_Short descriptive text snippets_.
=== Section Start ===
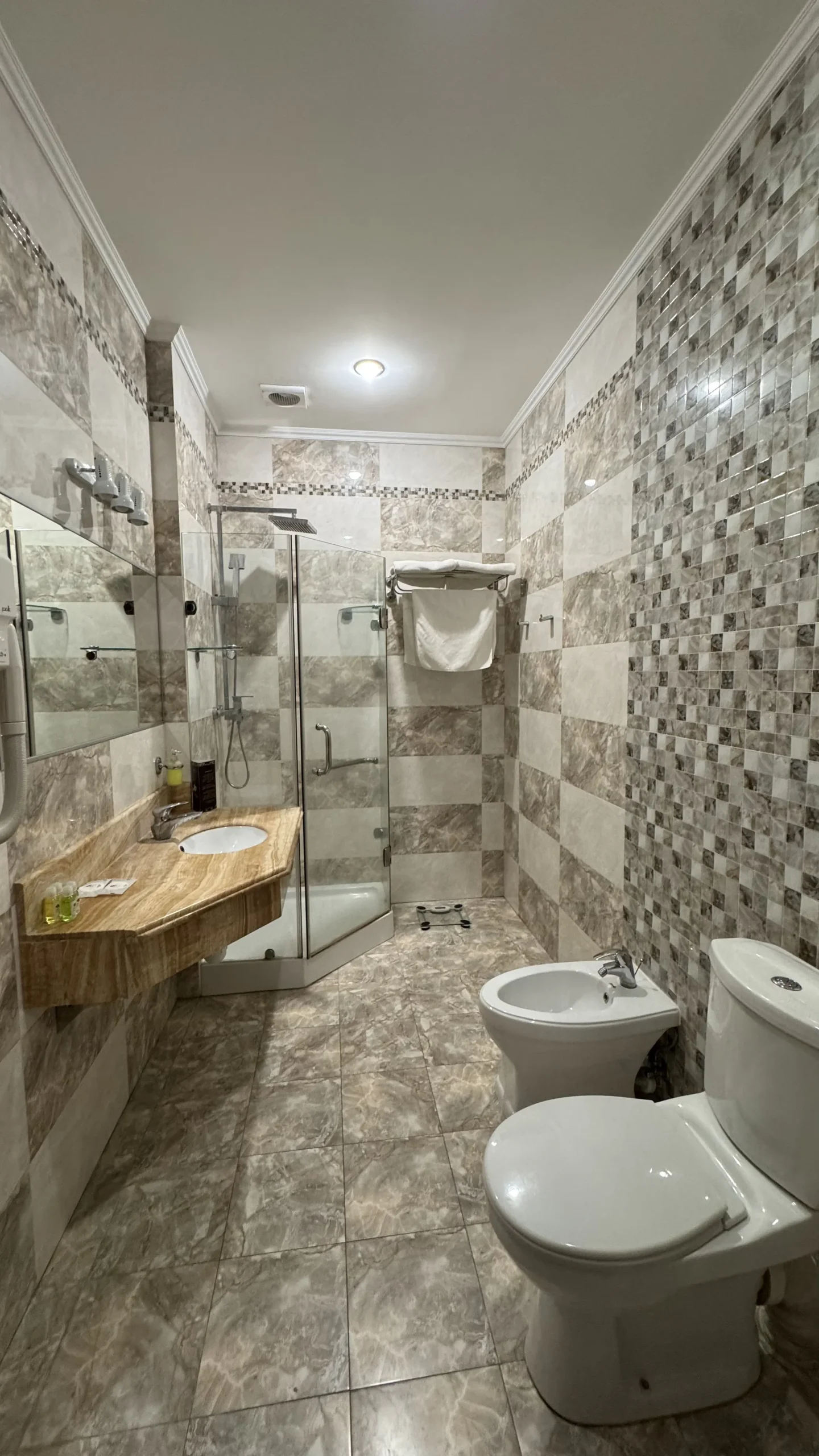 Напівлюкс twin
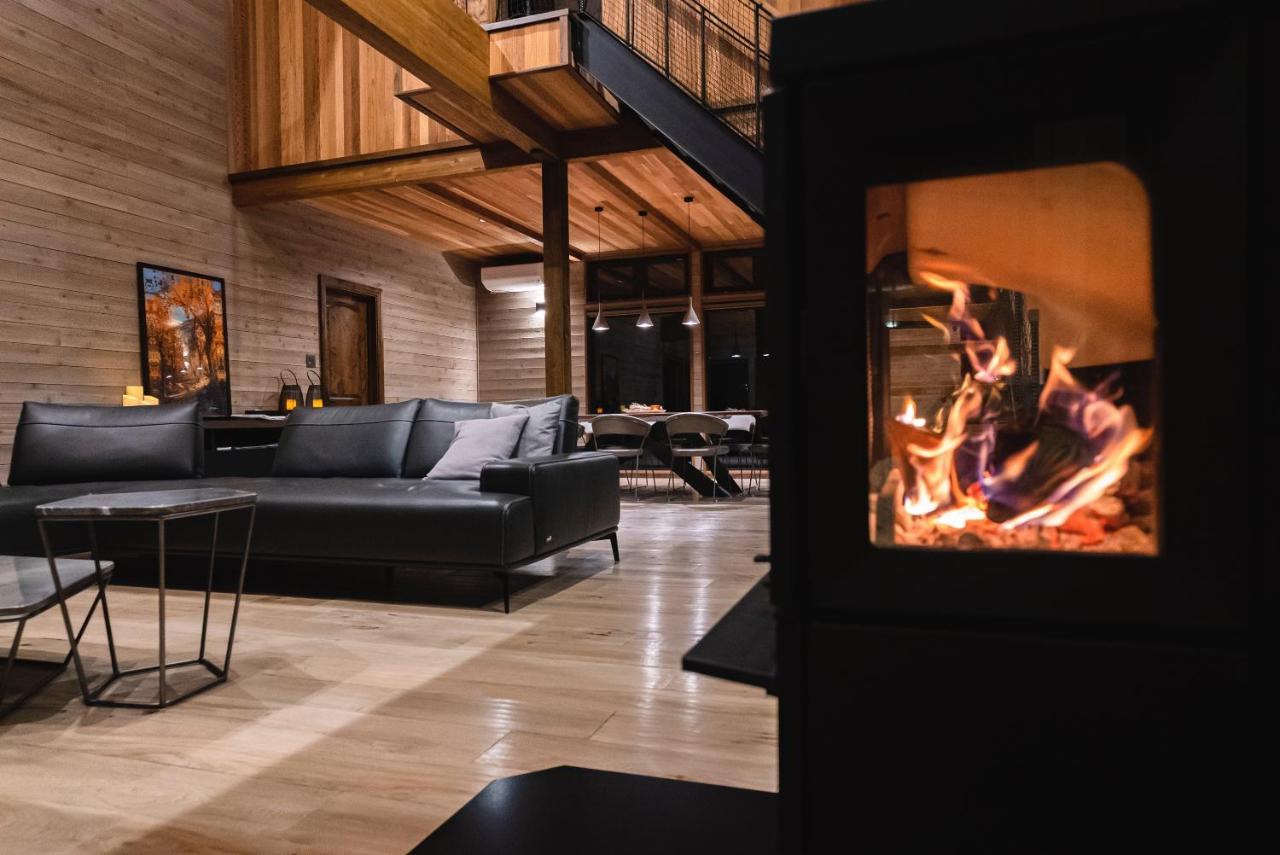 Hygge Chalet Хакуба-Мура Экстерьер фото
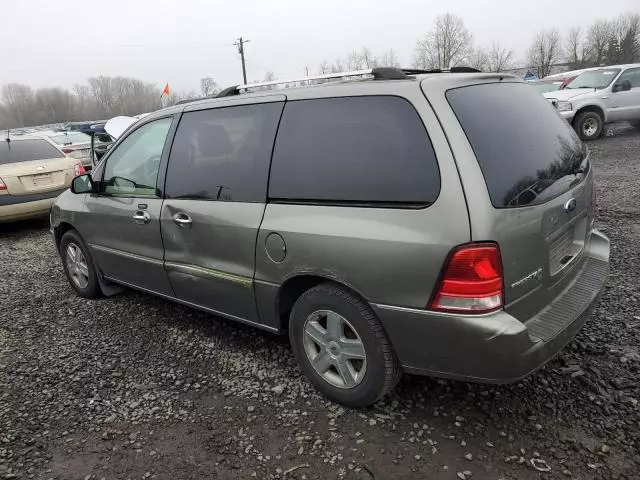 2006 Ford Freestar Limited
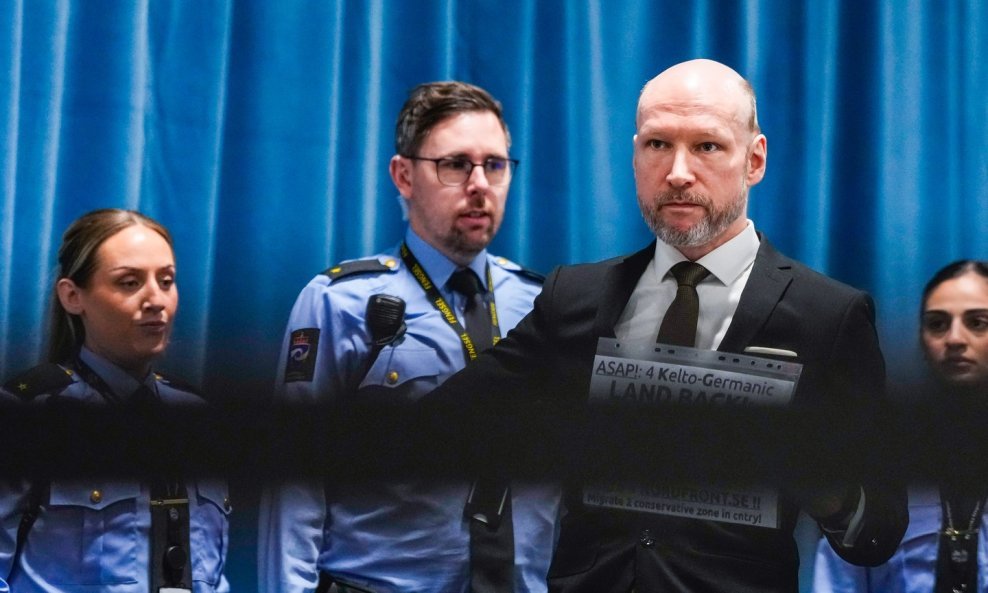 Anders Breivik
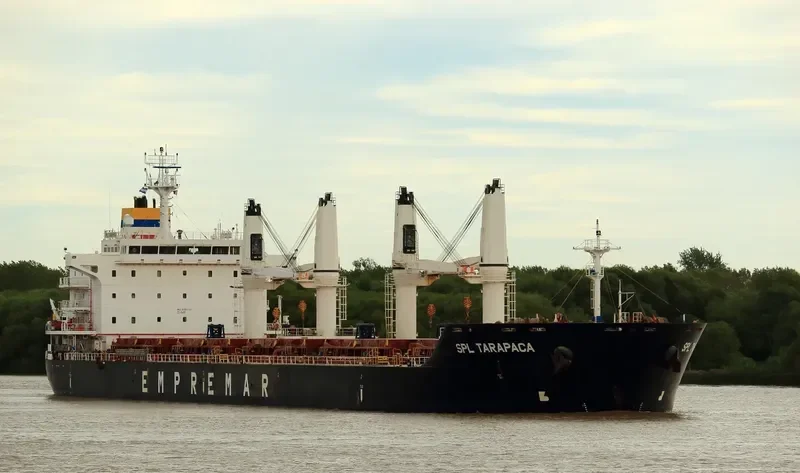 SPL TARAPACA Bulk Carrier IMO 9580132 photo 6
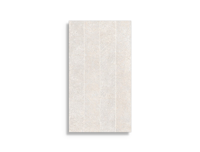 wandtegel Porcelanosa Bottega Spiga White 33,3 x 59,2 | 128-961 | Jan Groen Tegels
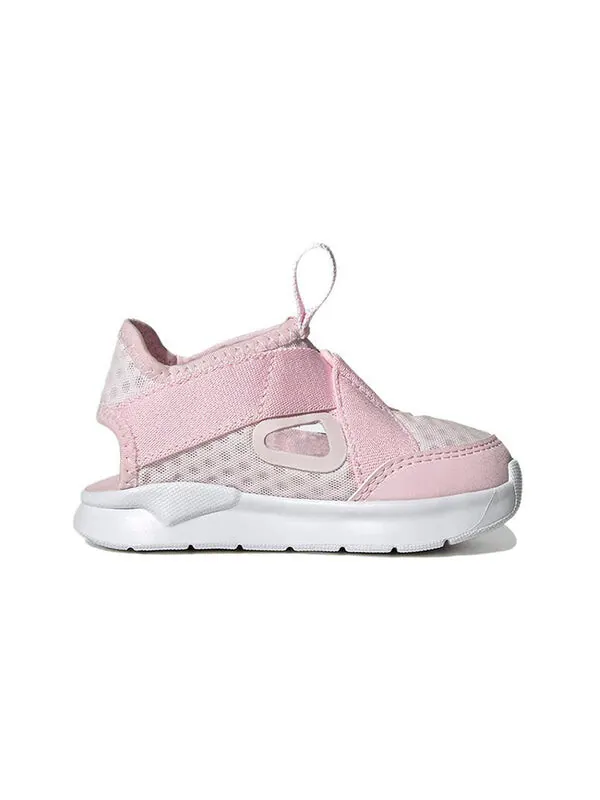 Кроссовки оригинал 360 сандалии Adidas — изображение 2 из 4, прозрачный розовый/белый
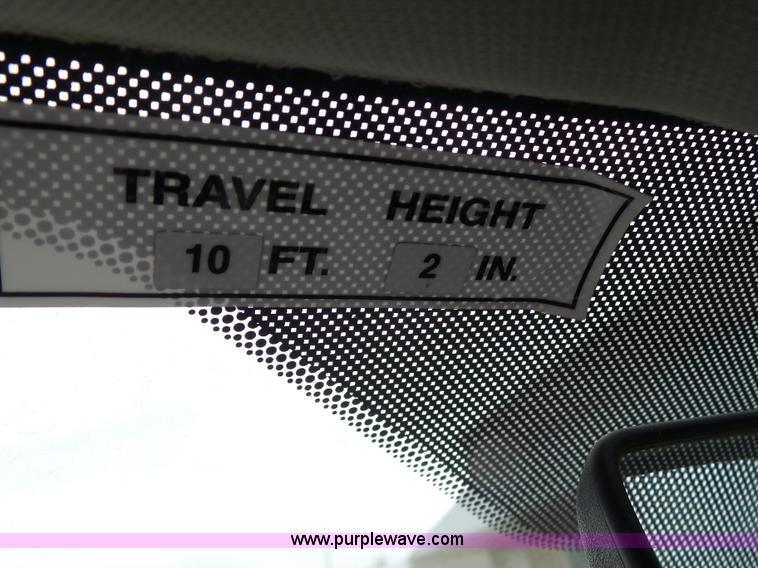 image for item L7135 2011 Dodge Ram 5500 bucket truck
=== Section End ===
_Activity_. Repeat the data from its first line through the line that contains "wandtegel Porcelanosa Bottega", including both of those lines. Leave the pictures out of your answer.

_Answer to this exercise_.
 Напівлюкс twin
 Hygge Chalet Хакуба-Мура Экстерьер фото
 2006 Ford Freestar Limited
 Anders Breivik
 SPL TARAPACA Bulk Carrier IMO 9580132 photo 6
 wandtegel Porcelanosa Bottega Spiga White 33,3 x 59,2 | 128-961 | Jan Groen Tegels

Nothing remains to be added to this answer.